Leave out the images and return all the data word for word.

§ DATA TO USE
+++
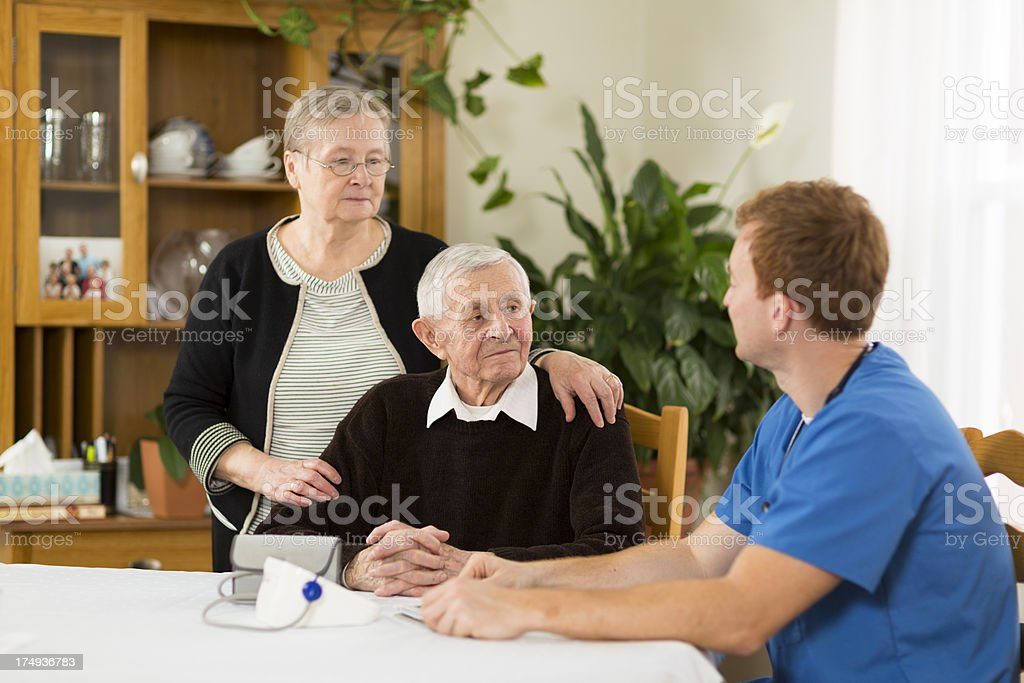 Male nurse visiting a senior couple royalty-free stock photo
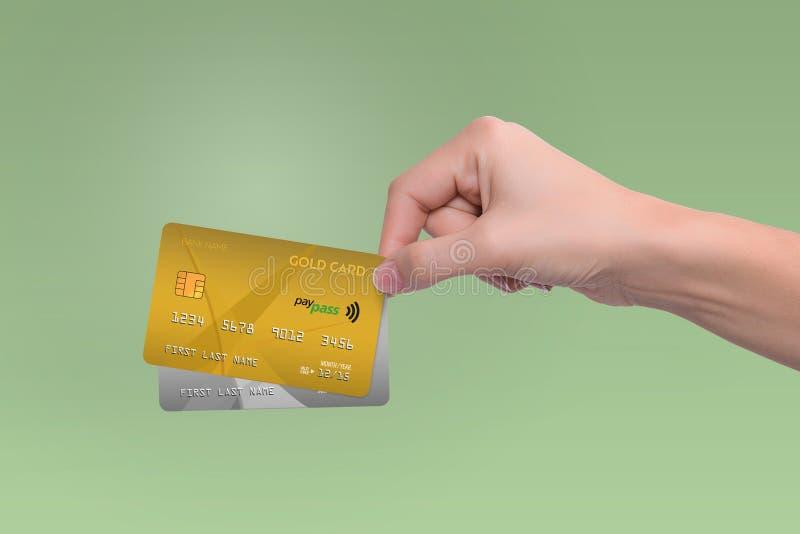 Guld- och grå färgkreditkortar i hand arkivbild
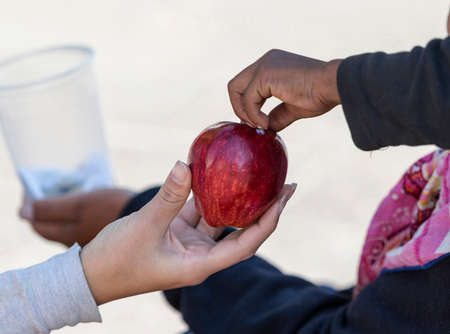 Detail of woman hand giving a red apple to a homeless boy. Foto de archivo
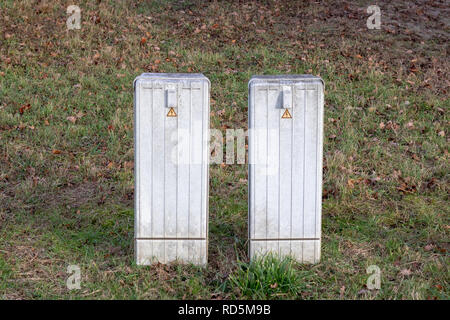Two little electricity box in the country - Stock Photo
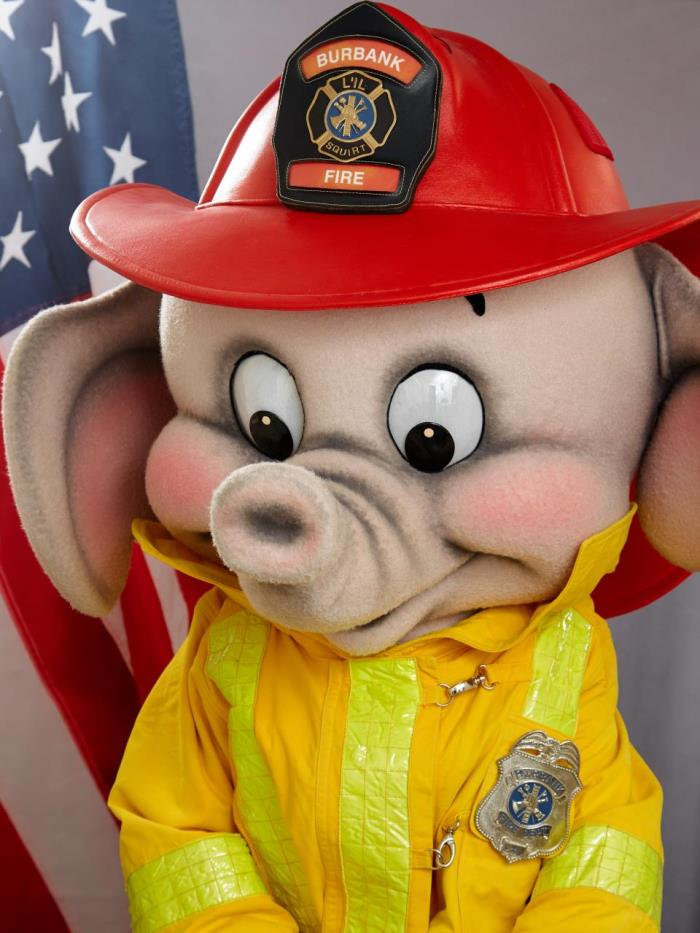Lil' Squirt, an elephant in firefighter gear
+++
§ RESULT OF THE EXERCISE
 Male nurse visiting a senior couple royalty-free stock photo
 Guld- och grå färgkreditkortar i hand arkivbild
 Detail of woman hand giving a red apple to a homeless boy. Foto de archivo
Two little electricity box in the country - Stock Photo
Lil' Squirt, an elephant in firefighter gear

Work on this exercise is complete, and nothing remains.